### What this task involves
Copy out only those lines running from the line with "Based on the" to the end of the listing, keeping each one exactly as it is.

--------

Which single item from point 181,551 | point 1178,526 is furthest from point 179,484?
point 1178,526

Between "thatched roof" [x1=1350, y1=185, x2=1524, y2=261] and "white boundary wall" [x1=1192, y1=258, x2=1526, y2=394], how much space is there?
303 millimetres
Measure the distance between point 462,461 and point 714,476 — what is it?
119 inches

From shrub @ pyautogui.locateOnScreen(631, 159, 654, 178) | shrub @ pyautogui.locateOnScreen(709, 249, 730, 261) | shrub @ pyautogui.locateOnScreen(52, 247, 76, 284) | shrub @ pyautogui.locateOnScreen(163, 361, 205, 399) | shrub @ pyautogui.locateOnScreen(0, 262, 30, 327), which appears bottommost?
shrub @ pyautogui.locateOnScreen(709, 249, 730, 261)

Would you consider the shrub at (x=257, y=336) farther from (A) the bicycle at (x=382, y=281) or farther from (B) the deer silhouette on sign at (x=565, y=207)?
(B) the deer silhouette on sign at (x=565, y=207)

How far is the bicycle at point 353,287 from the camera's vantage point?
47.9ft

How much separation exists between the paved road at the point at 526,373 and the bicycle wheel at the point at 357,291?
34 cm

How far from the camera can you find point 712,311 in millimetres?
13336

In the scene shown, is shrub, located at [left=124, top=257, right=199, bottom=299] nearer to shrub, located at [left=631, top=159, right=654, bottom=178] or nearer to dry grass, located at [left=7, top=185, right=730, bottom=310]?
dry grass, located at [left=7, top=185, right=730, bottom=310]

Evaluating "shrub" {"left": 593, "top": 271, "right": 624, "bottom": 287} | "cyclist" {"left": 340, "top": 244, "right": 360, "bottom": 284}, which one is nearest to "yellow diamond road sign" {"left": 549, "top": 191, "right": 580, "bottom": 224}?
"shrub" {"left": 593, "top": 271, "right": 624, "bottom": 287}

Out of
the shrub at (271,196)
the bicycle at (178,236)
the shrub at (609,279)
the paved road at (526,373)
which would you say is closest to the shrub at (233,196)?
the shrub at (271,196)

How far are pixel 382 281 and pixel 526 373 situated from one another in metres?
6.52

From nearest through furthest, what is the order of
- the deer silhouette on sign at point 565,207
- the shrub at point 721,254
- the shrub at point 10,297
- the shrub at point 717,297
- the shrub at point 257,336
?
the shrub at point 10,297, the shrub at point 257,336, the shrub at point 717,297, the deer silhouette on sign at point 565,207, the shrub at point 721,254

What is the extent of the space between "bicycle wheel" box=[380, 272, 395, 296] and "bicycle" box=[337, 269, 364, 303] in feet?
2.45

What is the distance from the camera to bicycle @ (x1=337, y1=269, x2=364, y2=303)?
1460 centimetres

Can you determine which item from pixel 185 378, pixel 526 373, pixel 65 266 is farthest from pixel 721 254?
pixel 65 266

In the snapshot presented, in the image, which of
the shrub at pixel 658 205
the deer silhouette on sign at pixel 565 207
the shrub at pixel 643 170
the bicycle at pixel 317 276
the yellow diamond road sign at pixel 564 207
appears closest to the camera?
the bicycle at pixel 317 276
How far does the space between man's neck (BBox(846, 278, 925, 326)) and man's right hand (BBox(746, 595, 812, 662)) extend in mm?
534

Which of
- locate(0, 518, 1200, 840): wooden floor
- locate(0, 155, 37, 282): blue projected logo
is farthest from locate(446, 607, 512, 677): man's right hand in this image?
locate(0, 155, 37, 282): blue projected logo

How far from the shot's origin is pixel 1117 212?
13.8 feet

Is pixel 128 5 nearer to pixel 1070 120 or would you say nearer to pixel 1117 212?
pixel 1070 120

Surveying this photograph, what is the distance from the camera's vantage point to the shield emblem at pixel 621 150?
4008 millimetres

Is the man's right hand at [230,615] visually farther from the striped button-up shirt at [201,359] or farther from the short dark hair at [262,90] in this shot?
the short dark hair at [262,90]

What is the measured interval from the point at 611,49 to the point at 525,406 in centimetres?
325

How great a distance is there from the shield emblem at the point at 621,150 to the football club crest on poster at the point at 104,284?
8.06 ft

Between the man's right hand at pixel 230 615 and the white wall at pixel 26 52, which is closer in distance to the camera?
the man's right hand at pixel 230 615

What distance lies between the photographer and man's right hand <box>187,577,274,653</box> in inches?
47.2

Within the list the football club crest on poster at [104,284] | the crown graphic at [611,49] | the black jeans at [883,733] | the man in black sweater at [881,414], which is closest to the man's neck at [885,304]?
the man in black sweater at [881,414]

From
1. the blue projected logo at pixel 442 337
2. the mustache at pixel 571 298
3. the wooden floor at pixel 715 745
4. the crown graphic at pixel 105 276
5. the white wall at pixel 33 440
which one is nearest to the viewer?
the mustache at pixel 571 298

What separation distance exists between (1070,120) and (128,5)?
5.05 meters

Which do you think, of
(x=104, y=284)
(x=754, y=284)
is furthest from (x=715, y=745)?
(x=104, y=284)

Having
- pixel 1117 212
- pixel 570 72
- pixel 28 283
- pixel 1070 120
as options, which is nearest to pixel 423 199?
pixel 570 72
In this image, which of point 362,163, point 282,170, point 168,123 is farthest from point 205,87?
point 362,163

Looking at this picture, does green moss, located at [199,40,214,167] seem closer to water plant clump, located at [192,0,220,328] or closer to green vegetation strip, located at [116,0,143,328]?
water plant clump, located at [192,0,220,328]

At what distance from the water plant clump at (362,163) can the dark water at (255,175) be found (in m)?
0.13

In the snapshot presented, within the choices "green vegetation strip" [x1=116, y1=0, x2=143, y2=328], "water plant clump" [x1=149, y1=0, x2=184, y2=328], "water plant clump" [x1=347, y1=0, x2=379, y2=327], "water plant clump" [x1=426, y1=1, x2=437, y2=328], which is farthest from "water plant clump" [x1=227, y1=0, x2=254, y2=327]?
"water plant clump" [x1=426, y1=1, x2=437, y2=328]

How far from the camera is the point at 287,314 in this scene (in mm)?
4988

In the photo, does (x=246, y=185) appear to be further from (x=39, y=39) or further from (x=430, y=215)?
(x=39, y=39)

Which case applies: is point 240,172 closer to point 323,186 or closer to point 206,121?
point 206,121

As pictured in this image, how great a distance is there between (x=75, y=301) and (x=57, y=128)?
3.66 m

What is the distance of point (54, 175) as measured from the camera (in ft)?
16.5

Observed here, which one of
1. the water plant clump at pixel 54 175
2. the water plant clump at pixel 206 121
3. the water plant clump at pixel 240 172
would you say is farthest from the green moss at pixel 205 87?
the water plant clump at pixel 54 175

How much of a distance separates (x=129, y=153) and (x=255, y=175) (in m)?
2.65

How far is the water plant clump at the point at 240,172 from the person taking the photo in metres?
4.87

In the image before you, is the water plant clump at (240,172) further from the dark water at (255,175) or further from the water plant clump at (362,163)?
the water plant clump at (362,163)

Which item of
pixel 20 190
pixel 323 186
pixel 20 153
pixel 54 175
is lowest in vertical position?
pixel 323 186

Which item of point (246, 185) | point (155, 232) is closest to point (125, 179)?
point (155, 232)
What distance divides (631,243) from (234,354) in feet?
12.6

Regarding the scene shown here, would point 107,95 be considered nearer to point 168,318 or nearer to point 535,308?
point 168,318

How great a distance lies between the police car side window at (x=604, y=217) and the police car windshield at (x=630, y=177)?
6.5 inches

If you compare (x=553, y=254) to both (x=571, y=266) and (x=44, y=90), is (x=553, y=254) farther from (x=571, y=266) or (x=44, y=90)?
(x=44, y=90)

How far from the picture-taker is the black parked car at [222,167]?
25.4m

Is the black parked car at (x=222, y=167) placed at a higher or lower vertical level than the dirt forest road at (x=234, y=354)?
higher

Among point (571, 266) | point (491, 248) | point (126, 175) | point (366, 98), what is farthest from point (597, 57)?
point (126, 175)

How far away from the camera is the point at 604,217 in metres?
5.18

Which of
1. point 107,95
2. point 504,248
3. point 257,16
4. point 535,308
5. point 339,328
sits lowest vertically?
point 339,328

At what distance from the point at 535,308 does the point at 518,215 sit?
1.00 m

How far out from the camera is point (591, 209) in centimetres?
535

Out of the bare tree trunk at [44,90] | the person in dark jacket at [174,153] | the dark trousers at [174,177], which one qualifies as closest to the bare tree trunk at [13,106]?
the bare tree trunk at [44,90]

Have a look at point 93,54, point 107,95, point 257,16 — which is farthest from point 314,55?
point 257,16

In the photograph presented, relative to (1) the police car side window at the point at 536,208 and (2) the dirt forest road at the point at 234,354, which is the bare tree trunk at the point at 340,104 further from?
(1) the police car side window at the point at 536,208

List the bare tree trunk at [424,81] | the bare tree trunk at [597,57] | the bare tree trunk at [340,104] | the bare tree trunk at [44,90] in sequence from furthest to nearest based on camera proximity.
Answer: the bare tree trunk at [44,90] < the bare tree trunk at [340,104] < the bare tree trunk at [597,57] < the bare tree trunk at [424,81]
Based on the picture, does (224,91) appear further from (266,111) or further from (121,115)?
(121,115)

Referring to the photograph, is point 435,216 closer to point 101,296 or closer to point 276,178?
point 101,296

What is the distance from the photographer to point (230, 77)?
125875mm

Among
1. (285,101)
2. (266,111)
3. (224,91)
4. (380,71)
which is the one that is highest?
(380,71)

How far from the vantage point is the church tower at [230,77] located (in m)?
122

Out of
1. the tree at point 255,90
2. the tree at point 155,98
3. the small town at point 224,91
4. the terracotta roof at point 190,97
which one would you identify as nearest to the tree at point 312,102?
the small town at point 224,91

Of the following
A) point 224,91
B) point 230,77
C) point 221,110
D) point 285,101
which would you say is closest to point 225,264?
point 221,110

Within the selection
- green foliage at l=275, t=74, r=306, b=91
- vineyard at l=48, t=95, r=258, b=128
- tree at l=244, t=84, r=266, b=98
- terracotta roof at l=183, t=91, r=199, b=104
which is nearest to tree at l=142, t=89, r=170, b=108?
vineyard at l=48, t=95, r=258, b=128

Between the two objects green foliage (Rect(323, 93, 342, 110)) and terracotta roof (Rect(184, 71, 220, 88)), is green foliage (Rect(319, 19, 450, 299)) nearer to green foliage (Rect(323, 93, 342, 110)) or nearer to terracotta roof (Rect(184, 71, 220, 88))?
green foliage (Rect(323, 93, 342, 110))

--------

### Finished answer
Based on the picture, does (224,91) appear further from (266,111) or further from (121,115)?
(121,115)

Referring to the photograph, is point 435,216 closer to point 101,296 or closer to point 276,178?
point 101,296

What is the distance from the photographer to point (230, 77)?
125875mm

Among
1. (285,101)
2. (266,111)
3. (224,91)
4. (380,71)
which is the one that is highest?
(380,71)

How far from the vantage point is the church tower at [230,77] located (in m)?
122

Out of
1. the tree at point 255,90
2. the tree at point 155,98
3. the small town at point 224,91
4. the terracotta roof at point 190,97
which one would you identify as nearest to the tree at point 312,102?
the small town at point 224,91

Of the following
A) point 224,91
B) point 230,77
C) point 221,110
D) point 285,101
which would you say is closest to point 225,264?
point 221,110

Within the selection
- green foliage at l=275, t=74, r=306, b=91
- vineyard at l=48, t=95, r=258, b=128
- tree at l=244, t=84, r=266, b=98
- terracotta roof at l=183, t=91, r=199, b=104
which is nearest to tree at l=142, t=89, r=170, b=108?
vineyard at l=48, t=95, r=258, b=128

Between the two objects green foliage (Rect(323, 93, 342, 110)) and terracotta roof (Rect(184, 71, 220, 88)), is green foliage (Rect(319, 19, 450, 299)) nearer to green foliage (Rect(323, 93, 342, 110)) or nearer to terracotta roof (Rect(184, 71, 220, 88))?
green foliage (Rect(323, 93, 342, 110))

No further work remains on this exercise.